Assignment: Report back every line in the data that includes the string "Chapter".

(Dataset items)
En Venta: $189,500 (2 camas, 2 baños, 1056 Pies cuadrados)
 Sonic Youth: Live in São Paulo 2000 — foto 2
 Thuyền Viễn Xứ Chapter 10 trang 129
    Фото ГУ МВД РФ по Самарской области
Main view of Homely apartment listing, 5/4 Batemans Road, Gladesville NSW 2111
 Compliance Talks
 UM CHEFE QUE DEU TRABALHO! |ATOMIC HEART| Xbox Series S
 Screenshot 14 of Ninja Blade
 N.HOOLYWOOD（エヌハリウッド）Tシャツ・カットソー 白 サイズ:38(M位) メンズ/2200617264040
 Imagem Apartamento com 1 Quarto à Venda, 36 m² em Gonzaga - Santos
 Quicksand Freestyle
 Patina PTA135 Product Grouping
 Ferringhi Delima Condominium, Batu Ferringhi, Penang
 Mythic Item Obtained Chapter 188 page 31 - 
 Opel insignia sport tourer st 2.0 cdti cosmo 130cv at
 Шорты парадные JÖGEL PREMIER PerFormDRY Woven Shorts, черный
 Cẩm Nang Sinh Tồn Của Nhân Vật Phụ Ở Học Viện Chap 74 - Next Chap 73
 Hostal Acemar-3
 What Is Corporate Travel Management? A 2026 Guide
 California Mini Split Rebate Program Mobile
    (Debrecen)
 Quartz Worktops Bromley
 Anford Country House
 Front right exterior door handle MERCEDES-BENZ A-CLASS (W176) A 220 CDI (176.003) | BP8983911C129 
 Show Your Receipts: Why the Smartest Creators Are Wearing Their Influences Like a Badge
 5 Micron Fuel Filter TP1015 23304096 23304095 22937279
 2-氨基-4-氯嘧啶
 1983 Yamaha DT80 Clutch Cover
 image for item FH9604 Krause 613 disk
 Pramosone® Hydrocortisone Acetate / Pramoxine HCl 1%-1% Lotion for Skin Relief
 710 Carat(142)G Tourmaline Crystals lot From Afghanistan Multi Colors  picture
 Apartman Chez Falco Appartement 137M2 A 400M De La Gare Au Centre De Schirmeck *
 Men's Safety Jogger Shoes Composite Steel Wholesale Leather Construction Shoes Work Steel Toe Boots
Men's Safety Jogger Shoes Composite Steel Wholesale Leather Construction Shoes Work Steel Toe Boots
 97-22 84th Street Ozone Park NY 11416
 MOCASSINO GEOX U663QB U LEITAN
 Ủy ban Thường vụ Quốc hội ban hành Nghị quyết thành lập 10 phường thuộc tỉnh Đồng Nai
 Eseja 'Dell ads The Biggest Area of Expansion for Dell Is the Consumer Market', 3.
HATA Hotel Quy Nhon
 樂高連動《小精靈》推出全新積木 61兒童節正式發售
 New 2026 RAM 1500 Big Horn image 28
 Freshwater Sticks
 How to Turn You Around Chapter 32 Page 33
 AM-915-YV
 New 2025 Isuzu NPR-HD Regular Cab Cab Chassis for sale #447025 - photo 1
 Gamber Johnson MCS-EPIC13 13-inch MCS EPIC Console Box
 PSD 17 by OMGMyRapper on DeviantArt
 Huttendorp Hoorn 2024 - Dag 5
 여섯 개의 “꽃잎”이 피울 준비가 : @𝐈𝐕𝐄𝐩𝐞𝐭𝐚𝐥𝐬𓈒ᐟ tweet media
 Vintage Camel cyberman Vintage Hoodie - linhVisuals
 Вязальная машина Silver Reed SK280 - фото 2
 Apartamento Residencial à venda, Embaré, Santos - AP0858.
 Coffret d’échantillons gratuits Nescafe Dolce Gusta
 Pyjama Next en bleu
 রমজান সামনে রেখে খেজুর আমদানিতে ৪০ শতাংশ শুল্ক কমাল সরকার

Answer space:
 Thuyền Viễn Xứ Chapter 10 trang 129
 Mythic Item Obtained Chapter 188 page 31 - 
 How to Turn You Around Chapter 32 Page 33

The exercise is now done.